I found a workaround, and created an array of the second cursor: toColl = db.to.find({name: fromObj.name}).toArray(); and I iterated the array with a plain JS for loop:

var fromColl = db.from.find(),
    toColl,
    toObj;

fromColl.forEach(function(fromObj){
    toColl = db.to.find({name: fromObj.name}).toArray();
    if (toColl.length == 0) {
        //no duplicates found in the target coll, insert
        db.to.insert(fromObj);
    } else {
        //possible duplicates found in the target coll
        print('possible duplicates: ' + toColl.length());
        for (var i = 0; i < toColl.length; i++) {
            toObj = toColl[i];
            if (equal(fromObj.data, toObj.data)) {
                //duplicate...
            }
        });
    }
});

--- UPDATE ---

As Stephen Steneker pointed out:

The mongo shell has some shortcuts for working with data in the shell.

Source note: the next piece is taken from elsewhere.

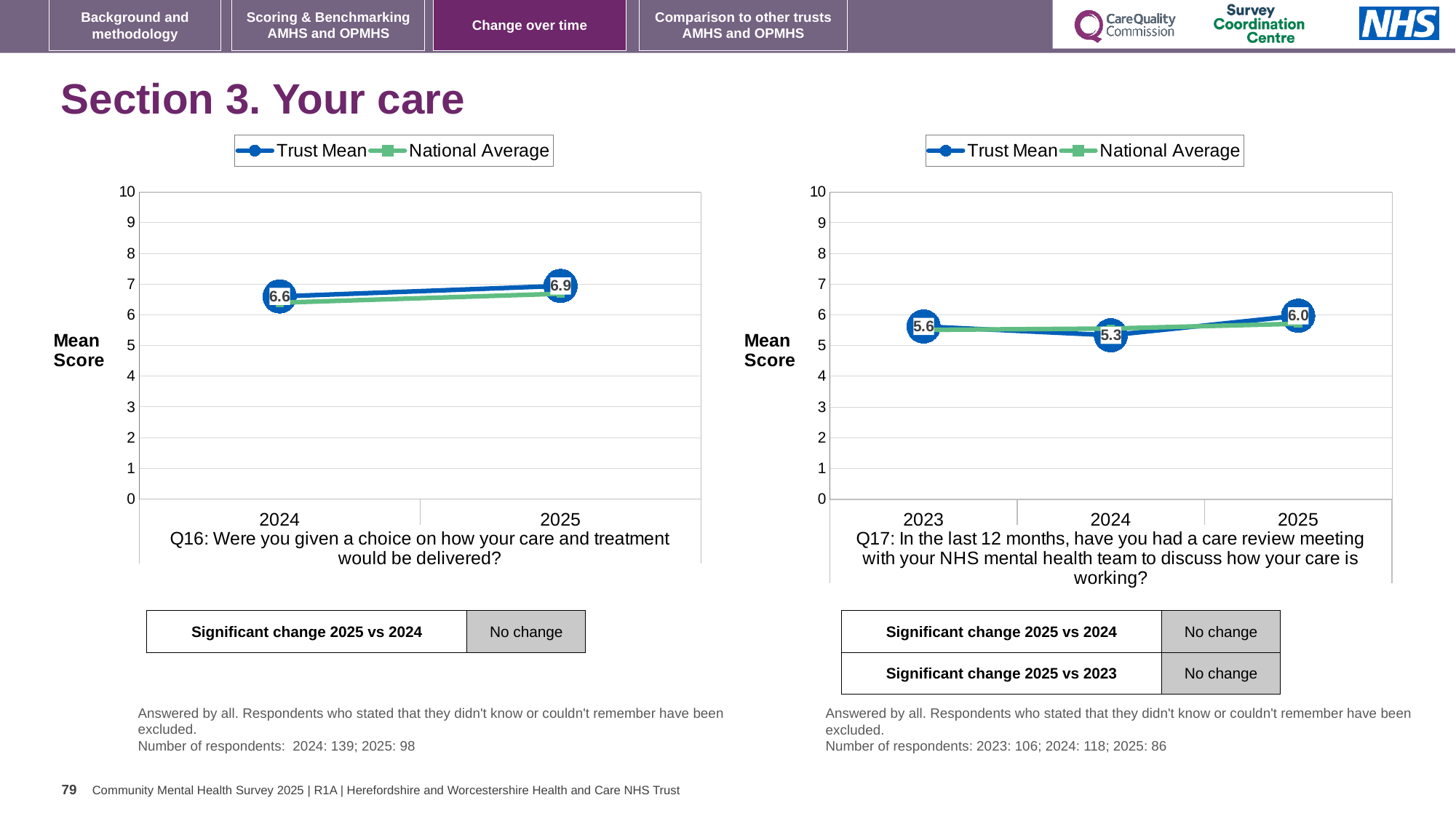
In the Q17 chart on the right, what is the Trust Mean for 2025? 6.0 What kind of chart is the Q17 chart on the right? Line chart How many series does the legend of the Q16 chart on the left list? 2 In the Q17 chart on the right, which year has the lowest Trust Mean? 2024 In the Q17 chart on the right, what is the Trust Mean for 2024? 5.3 In the Q16 chart on the left, what is the Trust Mean for 2024? 6.6 In the Q17 chart on the right, what is the difference between the Trust Mean in 2025 and in 2023? 0.4 In the Q17 chart on the right, which year has the highest Trust Mean? 2025 In the Q17 chart on the right, how many years are shown on the x axis? 3 In the Q16 chart on the left, what is the Trust Mean for 2025? 6.9 In the Q16 chart on the left, does the Trust Mean rise or fall from 2024 to 2025? Rise In the Q16 chart on the left, by how much did the Trust Mean change from 2024 to 2025? 0.3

This is explained in more detail in the MongoDB documentation: Iterate a Cursor in the mongo Shell.

In particular:

if the returned cursor is not assigned to a variable using the var keyword, then the cursor is automatically iterated up to 20 times to print up to the first 20 documents in the results.

In the code example the var declaration for toColl was prior to executing the find().

Iterating all the results with toArray() is a possible approach, but requires loading all documents returned by the cursor into RAM. Manually iterating the cursor is a more scalable approach.

-- SOLUTION --

The main problem turned out to be using toColl.length() instead of toColl.count().

Because toColl.length() resets the cursor.

Big thanks to Rhys Campbell and Stephen Steneker of the MongoDB user group for helping resolving this bug.